DOCUMENT SEGMENT ->
There are ISS modules that weigh about 23 tons so I can imagine that the hab module of the craft might mass about 10(or less). It would be one craft whose sole job was to take the crew from LEO to depot (probably located at an L point.). It would be for in space use only. It only and would lack a heat shield and other systems needed for landing. However it would have solar panels, life-support, ect. So long as you keep the mass of these additional systems lower than the mass of Apollo’s CM you should need less propellant to do the job. Yes you do need to figure out how to store cryogenic propellants long term, but even if you go hypergolic the masses needed should be manageable.

It would not carry propellant for trans earth injection, and if I operate out of an L point it might not need to carry propellant for lunar orbit insertion or to break out of lunar orbit. It just needs enough propellant to get to the depot. Propellant for earth return will either be supplied at the depot or by a tug pushing the empty stage back to LEO and with the crew leaving on an earth return vehicle.

It would contain all the fuel needed to get to a depot located near the moon (Lagrange point most likely). At the L point, I could either transfer to another craft or refuel this craft for the next mission (going to\from the moon). Fuel for the depot is moved via tugs\tankers on slow trajectories. If electric propulsion works it would be a boon. Only the crew needs to move on faster trajectories.

RECORDS SHOWN ->
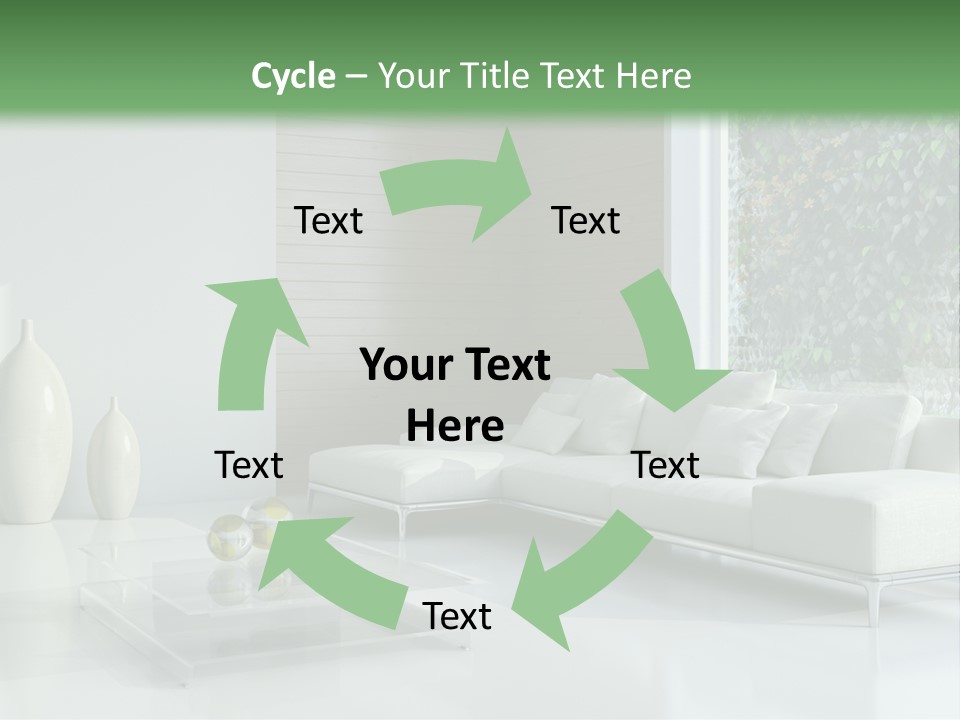 Cycle – Your Title Text Here

Text

Text

Your Text Here

Text

Text

Text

STUDY QUESTIONS ->
A. Which maneuvers does the passage on the crew transfer craft say the craft would not, or might not, need to carry propellant for?
B. Could you carry on the passage about the crew transfer craft from where it stops?

ANSWERS TO THE PROBLEMS ->
A.
- Trans earth injection
- Lunar orbit insertion
- Breaking out of lunar orbit

B.
The total mass is greater, but you gain new abilities:

Your lunar transfer craft is freed from requirements for launch and landing.

Your lunar transfer craft could have an airlock and robot arm (or leave them behind at the L point to save mass for the return trip).

Your lunar transfer craft could have an ISS style life support system.

Your lunar transfer craft could have additional radiation shielding.

Apollo was made with certain assumptions some of them may no longer hold true. It was made to beat the commies to the moon. Not be sustainable. It was made before a space station had ever been orbited. I was reading the blog of a guy working on Orion, and it was enlightening. It wasn’t so much that Orion wouldn’t work (it would), but trying to fit 21st century requirements\ expectations into 1960ies technology might not be smart. We have changed and some of the ways we do things need to change as well.

For instance if you have a depot, you are a lot less tied down by launch windows and bad weather. If you break from the Apollo shape, you may find a more ideal form for your mission. In his case he was complaining about having a washroom in the crew cabin of Orion. Adding people and adding mass got rid of one of the handy things about space capsules (ability to do a survivable ballistic reentry from LEO) and required bigger parachutes (which are more prone to fail). If they put the potty in an expendable module like Soyuz, that would have saved mass on the landing system and volume in the cabin.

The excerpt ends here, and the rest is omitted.